• **Stated task**
Copy the records below word for word, keeping every line as it appears.

--- start Source records ---

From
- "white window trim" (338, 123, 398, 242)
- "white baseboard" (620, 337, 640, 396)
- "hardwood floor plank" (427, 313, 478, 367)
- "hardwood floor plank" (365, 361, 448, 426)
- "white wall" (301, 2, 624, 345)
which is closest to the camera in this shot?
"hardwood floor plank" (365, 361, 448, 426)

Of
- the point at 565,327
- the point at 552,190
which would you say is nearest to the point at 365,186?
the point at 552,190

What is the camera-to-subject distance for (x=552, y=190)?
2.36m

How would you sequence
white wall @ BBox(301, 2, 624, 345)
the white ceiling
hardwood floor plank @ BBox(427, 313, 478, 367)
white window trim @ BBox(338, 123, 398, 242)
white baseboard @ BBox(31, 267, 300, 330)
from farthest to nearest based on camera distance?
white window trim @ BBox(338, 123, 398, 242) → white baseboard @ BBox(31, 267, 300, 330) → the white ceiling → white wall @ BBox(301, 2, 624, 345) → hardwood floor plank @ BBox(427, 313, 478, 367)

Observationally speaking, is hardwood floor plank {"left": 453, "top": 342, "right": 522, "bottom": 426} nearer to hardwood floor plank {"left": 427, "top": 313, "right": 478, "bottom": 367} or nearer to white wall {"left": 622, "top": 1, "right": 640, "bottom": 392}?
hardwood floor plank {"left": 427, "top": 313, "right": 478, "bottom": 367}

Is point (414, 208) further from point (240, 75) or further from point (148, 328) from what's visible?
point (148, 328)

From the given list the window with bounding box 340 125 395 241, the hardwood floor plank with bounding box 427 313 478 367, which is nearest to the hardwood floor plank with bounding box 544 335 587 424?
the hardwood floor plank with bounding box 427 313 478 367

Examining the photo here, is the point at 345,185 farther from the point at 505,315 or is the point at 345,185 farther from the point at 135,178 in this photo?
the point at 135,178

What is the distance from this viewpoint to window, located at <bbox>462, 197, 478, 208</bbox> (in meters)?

--- end Source records ---

• **Correct output**
From
- "white window trim" (338, 123, 398, 242)
- "white baseboard" (620, 337, 640, 396)
- "hardwood floor plank" (427, 313, 478, 367)
- "hardwood floor plank" (365, 361, 448, 426)
- "white wall" (301, 2, 624, 345)
which is closest to the camera in this shot?
"hardwood floor plank" (365, 361, 448, 426)

Of
- the point at 565,327
- the point at 552,190
which would you say is nearest to the point at 365,186?
the point at 552,190

What is the camera-to-subject distance for (x=552, y=190)?
2.36m

How would you sequence
white wall @ BBox(301, 2, 624, 345)
the white ceiling
hardwood floor plank @ BBox(427, 313, 478, 367)
white window trim @ BBox(338, 123, 398, 242)
white baseboard @ BBox(31, 267, 300, 330)
from farthest to nearest based on camera distance?
white window trim @ BBox(338, 123, 398, 242) → white baseboard @ BBox(31, 267, 300, 330) → the white ceiling → white wall @ BBox(301, 2, 624, 345) → hardwood floor plank @ BBox(427, 313, 478, 367)

Observationally speaking, is hardwood floor plank {"left": 453, "top": 342, "right": 522, "bottom": 426} nearer to hardwood floor plank {"left": 427, "top": 313, "right": 478, "bottom": 367} or nearer to white wall {"left": 622, "top": 1, "right": 640, "bottom": 392}?
hardwood floor plank {"left": 427, "top": 313, "right": 478, "bottom": 367}

Is point (414, 208) further from point (240, 75) or further from point (148, 328) from what's visible?
point (148, 328)

From the given list the window with bounding box 340 125 395 241, the hardwood floor plank with bounding box 427 313 478 367, which is nearest to the hardwood floor plank with bounding box 544 335 587 424?
the hardwood floor plank with bounding box 427 313 478 367

Examining the photo here, is the point at 345,185 farther from the point at 505,315 or is the point at 345,185 farther from the point at 135,178 in this photo?
the point at 135,178

What is the distance from this viewpoint to window, located at <bbox>462, 197, 478, 208</bbox> (in meters)?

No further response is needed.